Wednesday, 02 December 2020 647 Views

Working through the structured dashboard to create learning pathways, I thought of creating a 'pure, unstructured dashboard'. Some basic reasons why:

  • Sometimes there are long drags. Moving an item to a related cluster of elements is one way to shorten them.
  • Sometimes a section includes a few items (like two or three syllabus or jobs), so there is wasted space.
  • Saving a sort order and items as a dashboard is advantageous. Use dashboards to create smaller subsets and make them dynamic through time.
  • Setup dashboards for usage on smartphone and mobile devices. Create dashboards on larger screens, then access them and make quick assignments on a mobile.

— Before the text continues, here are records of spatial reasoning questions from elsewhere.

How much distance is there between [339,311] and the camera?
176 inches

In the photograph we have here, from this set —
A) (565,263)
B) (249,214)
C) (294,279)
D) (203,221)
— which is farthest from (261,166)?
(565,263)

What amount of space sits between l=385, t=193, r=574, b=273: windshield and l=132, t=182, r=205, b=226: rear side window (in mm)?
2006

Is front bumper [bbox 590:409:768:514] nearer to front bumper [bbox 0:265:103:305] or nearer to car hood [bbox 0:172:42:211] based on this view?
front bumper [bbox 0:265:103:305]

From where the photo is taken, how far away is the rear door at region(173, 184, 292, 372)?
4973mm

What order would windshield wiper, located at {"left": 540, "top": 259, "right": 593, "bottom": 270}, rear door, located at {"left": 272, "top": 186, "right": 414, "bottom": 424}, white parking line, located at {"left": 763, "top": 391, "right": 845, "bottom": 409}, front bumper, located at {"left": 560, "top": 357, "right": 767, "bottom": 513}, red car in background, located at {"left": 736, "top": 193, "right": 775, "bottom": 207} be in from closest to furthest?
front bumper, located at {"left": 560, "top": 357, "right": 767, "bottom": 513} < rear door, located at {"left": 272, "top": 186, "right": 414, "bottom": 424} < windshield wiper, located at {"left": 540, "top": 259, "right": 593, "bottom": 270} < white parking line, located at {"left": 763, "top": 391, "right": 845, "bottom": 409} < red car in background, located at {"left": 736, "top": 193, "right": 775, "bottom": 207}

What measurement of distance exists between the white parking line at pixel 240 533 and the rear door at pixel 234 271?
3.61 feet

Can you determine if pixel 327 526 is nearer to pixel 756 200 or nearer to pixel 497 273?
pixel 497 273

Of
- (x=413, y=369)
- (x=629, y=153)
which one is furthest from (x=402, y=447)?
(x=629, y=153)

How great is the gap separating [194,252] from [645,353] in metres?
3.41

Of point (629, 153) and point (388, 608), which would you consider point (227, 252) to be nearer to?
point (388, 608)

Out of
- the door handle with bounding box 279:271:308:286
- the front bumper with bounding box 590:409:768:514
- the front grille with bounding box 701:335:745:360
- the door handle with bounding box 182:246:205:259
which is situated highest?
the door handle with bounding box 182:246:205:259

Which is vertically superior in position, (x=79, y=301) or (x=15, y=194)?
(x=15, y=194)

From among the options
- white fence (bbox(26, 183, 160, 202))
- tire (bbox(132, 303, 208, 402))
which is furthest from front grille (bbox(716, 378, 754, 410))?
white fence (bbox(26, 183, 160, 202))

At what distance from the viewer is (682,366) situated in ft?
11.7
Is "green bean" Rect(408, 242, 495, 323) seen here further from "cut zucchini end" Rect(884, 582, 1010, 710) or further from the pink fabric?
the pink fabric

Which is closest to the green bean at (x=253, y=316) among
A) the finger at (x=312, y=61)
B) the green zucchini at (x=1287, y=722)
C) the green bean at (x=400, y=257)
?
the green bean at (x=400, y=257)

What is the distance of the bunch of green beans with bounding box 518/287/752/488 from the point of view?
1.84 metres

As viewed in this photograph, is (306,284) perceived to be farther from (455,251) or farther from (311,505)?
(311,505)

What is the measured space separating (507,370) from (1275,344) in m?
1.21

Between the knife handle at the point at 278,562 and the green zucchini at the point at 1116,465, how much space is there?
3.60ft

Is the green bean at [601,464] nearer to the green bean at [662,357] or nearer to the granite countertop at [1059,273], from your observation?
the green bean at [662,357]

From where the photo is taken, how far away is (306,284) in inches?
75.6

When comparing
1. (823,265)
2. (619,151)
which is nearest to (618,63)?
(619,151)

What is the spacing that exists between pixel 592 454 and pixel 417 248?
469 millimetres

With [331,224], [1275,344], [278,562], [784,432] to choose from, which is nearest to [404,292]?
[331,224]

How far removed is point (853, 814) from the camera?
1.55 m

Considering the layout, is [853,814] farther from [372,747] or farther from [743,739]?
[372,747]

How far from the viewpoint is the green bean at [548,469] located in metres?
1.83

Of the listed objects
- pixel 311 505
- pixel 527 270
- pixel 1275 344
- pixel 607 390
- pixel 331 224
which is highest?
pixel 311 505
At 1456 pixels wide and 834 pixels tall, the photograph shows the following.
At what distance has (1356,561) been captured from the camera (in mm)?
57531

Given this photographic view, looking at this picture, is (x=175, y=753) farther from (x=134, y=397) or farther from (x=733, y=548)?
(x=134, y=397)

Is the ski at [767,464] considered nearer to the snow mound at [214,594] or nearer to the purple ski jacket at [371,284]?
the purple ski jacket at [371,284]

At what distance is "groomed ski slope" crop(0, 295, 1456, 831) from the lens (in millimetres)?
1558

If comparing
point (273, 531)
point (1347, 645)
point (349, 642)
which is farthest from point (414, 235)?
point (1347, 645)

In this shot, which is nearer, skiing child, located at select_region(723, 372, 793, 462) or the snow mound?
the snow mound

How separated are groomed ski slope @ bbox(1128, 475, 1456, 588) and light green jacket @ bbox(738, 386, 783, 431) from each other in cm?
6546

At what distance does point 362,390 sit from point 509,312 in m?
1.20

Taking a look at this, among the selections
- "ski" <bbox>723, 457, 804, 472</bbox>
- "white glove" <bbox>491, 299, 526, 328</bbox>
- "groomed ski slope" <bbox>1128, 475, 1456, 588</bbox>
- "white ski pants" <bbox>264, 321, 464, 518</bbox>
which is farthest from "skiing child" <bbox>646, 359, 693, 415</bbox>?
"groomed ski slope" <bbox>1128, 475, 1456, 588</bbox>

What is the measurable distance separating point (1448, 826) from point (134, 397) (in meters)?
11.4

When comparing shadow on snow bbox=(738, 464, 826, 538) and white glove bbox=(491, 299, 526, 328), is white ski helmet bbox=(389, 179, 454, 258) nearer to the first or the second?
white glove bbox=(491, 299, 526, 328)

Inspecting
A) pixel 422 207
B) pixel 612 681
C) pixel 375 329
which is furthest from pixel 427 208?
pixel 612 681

Practitioners use either the structured or pure dashboard. Simply check a button to work with the pure dashboard. Both dashboards are fully functional: toggle between tiles, labels, and credentials and drag elements onto projects, syllabus, jobs or users to make assignments. With the pure dashboard, remove and place elements into different places and then save the results.

Setup a dashboard for:

  • Project or lesson plan.
  • Course or group of courses.
  • Certification path.
  • Personalized lesson track.
  • Training module.
  • Required learning for a job or jobs.

The dashboard is ideal for larger screens because its width expands to the size of the screen. Typically, building elements and working with learning pathways is accomplished on a desktop screen.

But the dashboard also works on mobile and smartphone screens, so is ideal to work with already established dashboards.

A teacher or professor might reflect on a classroom or online experience and respond by making quick assignments on a smartphone. Or similarly a practitioner does the same during or after a team meeting. Or a job poster changes required learning with new requirements.

Creating learning pathways is part of the patent pending learning labels system to manage and track skills.